One of the first signs of intelligence is the ability to discern contradiction... The libertarian brain sure seems like scrambled eggs...

Matt Franko said...

Here's Paul on these people:

"But sin I knew not except through law. For besides, I had not been aware of coveting except the law said, "You shall not be coveting."
8 Now Sin, getting an incentive through the precept, produces in me all manner of coveting. For apart from law Sin is dead." Romans 7:7

So with these libertarian people (in scriptural terms: "sinners"), the establishment of law itself somehow can produce within them the proclivity to break said law... They cannot help themselves...

So maybe this is why they dont want any laws? Because at some level they know that with the establishment of a law, they will then want to break the law?

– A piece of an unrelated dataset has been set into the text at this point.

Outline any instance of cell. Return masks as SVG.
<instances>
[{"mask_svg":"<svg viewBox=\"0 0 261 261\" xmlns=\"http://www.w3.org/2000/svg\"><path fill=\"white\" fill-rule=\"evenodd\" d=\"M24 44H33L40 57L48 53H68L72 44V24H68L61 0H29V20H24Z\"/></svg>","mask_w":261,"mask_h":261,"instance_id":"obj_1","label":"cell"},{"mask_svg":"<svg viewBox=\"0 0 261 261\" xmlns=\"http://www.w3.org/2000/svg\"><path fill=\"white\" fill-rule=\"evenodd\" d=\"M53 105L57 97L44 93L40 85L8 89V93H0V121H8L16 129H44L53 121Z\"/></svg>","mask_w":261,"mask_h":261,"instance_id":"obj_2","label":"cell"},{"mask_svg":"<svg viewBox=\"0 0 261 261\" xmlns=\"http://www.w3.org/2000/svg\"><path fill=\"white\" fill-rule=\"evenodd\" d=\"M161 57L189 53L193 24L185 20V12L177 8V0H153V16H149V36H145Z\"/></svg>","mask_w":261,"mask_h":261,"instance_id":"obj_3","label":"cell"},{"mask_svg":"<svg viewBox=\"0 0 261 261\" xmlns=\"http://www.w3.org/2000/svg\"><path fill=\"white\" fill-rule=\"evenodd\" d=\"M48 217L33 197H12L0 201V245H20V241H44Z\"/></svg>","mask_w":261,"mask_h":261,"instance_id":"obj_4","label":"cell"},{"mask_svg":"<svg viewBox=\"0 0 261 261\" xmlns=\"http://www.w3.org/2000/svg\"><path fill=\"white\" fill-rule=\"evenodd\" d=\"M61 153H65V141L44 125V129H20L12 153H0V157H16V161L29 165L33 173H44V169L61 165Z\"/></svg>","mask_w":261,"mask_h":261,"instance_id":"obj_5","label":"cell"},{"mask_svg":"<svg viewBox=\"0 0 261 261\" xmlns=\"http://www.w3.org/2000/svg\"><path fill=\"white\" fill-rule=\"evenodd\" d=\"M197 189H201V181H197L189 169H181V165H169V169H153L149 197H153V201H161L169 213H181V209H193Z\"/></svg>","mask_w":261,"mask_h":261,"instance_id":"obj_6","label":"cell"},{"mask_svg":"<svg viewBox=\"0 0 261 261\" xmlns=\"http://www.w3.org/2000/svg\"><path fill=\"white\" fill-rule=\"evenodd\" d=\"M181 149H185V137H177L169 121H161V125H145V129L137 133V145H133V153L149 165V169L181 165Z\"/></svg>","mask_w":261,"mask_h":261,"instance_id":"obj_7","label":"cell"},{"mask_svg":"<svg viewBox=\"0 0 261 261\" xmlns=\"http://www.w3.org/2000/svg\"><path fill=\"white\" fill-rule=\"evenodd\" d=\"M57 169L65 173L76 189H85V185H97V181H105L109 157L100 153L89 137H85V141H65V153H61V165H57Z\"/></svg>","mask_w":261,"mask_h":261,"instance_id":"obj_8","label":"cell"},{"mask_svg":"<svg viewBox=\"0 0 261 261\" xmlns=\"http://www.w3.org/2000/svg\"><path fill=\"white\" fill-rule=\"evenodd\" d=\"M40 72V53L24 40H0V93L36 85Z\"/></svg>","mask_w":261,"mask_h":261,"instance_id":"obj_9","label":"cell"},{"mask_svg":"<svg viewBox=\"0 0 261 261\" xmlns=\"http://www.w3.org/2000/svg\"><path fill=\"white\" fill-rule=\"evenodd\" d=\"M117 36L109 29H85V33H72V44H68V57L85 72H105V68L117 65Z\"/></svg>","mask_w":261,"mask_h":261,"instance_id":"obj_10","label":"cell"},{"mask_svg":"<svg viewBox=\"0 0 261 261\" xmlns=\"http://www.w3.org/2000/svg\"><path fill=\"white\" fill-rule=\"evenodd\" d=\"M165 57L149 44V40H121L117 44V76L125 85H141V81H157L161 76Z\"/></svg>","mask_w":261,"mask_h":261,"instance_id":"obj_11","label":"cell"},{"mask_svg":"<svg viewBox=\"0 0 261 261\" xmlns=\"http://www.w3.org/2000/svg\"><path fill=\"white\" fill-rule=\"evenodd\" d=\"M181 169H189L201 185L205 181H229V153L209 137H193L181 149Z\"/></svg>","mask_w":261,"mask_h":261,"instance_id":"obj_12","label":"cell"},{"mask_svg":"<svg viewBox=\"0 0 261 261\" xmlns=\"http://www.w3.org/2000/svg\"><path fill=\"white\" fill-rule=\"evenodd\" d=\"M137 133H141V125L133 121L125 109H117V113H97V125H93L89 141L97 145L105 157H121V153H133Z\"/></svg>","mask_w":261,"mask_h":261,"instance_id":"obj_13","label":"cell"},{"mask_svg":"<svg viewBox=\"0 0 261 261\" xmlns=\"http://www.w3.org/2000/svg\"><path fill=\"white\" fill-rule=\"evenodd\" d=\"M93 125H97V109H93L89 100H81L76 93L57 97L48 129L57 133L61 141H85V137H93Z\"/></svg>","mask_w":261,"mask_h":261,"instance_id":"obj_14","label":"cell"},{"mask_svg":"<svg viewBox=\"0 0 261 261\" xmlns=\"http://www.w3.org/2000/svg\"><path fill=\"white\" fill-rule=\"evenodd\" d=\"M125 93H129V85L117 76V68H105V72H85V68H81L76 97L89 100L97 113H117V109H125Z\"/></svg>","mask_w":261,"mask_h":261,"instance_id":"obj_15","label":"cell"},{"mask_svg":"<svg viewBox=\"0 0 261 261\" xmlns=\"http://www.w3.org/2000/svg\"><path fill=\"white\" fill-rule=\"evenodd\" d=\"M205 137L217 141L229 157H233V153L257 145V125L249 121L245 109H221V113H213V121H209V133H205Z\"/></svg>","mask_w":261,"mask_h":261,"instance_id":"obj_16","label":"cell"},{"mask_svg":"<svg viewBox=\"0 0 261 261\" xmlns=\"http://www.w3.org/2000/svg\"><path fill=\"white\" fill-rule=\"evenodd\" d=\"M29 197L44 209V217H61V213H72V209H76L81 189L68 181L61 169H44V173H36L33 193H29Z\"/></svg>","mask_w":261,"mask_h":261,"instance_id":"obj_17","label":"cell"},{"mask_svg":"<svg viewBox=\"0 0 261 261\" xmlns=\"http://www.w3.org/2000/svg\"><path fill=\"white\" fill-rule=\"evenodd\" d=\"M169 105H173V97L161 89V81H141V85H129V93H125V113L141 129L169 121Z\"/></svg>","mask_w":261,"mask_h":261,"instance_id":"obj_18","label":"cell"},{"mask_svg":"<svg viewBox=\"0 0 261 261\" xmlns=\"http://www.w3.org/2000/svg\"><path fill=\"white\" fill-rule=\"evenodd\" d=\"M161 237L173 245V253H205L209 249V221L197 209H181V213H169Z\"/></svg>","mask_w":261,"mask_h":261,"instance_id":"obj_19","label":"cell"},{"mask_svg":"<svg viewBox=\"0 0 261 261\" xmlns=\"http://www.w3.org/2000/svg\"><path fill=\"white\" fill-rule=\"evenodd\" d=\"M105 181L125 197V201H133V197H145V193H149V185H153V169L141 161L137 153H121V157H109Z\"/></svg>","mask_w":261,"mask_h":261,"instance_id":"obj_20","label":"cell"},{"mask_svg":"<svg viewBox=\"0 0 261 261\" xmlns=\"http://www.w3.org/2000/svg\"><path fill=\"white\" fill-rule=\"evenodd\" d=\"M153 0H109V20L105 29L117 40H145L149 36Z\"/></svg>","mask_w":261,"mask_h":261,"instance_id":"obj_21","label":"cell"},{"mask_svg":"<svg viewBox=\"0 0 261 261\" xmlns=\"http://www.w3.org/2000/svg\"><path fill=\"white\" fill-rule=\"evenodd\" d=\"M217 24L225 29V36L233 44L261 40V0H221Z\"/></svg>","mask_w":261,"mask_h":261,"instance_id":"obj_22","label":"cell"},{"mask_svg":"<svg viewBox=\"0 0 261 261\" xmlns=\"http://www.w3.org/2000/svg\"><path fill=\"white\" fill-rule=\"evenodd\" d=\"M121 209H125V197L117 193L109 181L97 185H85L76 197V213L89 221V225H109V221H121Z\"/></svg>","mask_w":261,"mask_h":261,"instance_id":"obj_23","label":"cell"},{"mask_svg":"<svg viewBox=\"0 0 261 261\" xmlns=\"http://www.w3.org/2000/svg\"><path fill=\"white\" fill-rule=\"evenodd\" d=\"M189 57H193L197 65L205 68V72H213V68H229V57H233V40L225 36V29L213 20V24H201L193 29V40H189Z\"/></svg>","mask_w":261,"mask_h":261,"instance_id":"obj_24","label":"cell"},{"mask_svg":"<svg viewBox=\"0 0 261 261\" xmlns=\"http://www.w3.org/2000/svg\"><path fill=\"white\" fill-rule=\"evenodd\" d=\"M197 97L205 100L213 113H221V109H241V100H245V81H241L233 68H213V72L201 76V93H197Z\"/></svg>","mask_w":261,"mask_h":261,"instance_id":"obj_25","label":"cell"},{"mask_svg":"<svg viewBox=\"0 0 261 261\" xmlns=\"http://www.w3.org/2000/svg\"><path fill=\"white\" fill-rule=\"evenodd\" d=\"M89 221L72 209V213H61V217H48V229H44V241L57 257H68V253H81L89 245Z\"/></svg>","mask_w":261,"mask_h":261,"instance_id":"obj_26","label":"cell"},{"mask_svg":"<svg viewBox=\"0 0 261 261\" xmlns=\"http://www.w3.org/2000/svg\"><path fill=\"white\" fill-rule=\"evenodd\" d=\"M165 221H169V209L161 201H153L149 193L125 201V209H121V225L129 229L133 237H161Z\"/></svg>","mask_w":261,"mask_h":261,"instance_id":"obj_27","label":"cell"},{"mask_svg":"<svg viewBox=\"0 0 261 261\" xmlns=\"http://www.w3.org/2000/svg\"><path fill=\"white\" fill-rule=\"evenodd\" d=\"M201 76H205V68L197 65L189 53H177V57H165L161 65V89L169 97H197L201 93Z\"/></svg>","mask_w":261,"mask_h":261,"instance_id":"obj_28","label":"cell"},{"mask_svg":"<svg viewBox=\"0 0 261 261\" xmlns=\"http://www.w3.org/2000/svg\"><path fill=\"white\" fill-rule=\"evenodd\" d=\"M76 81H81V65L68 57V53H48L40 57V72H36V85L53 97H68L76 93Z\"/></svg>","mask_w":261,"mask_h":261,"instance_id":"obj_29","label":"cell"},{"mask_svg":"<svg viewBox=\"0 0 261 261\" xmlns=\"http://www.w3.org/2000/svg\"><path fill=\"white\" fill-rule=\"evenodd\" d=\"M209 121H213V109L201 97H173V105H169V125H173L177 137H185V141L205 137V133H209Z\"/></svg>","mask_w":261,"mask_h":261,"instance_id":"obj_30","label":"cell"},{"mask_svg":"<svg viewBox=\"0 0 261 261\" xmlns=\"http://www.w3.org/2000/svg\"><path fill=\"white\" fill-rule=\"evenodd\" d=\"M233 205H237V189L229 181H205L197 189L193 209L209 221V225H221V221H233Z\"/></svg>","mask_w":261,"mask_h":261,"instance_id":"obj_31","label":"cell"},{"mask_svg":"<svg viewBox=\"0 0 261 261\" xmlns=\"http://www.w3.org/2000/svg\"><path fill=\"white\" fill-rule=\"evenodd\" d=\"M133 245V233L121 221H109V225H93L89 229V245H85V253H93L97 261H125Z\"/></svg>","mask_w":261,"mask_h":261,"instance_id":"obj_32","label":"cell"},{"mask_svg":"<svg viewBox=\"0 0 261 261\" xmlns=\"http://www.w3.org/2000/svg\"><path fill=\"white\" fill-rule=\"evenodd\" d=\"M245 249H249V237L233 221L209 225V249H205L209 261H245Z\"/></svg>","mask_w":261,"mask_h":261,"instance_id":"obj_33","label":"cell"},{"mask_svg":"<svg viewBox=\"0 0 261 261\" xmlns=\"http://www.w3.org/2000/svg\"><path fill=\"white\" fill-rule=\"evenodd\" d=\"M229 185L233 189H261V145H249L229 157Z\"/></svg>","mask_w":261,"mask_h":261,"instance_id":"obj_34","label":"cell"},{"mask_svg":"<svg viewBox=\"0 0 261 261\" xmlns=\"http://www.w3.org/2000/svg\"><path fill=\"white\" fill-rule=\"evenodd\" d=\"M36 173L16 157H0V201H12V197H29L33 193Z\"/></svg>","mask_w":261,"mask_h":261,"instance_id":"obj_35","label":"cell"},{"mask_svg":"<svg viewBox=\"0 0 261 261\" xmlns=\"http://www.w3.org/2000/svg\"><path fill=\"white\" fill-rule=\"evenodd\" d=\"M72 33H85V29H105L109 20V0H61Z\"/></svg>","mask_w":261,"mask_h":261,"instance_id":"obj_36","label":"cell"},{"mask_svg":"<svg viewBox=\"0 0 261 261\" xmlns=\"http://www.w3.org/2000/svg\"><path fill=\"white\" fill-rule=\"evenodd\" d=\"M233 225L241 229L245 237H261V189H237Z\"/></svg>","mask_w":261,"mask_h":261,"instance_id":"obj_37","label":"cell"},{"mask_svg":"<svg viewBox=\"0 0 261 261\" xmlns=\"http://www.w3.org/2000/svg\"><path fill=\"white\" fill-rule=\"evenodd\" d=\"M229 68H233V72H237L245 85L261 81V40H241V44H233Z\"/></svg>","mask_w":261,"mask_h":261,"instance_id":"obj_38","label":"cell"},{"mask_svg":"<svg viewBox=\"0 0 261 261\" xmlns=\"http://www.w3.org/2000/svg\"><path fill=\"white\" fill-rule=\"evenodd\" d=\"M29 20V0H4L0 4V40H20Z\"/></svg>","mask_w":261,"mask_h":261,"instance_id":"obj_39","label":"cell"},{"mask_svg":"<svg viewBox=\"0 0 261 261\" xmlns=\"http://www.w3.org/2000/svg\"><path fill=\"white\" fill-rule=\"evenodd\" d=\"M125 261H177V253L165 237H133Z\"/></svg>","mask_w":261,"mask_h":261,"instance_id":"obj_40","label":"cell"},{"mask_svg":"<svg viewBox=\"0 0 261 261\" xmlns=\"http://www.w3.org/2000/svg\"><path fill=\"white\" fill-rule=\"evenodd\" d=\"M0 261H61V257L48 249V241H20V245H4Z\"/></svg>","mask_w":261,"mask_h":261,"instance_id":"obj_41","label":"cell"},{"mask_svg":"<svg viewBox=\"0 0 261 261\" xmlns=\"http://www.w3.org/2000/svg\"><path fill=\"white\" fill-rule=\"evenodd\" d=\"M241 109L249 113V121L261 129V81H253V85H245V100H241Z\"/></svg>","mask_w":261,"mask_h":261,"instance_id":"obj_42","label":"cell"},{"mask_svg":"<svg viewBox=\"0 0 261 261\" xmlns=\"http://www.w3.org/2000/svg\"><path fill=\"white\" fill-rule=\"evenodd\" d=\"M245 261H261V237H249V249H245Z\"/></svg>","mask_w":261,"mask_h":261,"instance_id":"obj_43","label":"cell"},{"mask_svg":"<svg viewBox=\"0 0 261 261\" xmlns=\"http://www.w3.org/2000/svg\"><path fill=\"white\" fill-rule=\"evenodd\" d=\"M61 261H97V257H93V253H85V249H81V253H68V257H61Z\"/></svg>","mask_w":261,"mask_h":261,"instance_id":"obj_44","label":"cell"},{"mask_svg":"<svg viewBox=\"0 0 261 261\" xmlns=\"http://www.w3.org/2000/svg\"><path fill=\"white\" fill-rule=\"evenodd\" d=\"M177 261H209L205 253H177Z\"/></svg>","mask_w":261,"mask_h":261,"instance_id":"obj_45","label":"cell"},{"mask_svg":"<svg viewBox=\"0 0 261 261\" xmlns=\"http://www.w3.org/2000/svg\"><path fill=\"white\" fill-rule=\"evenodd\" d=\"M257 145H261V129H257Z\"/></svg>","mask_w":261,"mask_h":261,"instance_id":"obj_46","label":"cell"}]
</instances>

So you see the cannabis laws, then all the left-libertarians (pharma associated) are all going around wanting to use cannabis?

And now we are cancelling the cannabis laws while opiates remain against the law so we see a decrease in cannabis use with these people and now a strong move towards the opiates? Because the opiates remain against the law...

Or you have anti-gun laws, then all the right-libertarians (metal associated) want to buy a full-auto conversion kit for their AR-15s? Hoard ammo? or we pass the anti-gold "money" laws so these people naturally now want gold for "money"?

Maybe at some level they know how they function like this so therefore they dont want any laws?

Because they know that they will then want to break those laws as soon as they are established?

So they dont want them established in the first place?

Tough nuts to crack for sure...

rsp,

Detroit Dan said...

Thanks, Tom.

Roger Erickson said...

Super easy? Not until actual THINKING becomes super easy.

It's easy to say everything's possible. Much harder to get people to actually achieve it.

FDR said something to that effect too.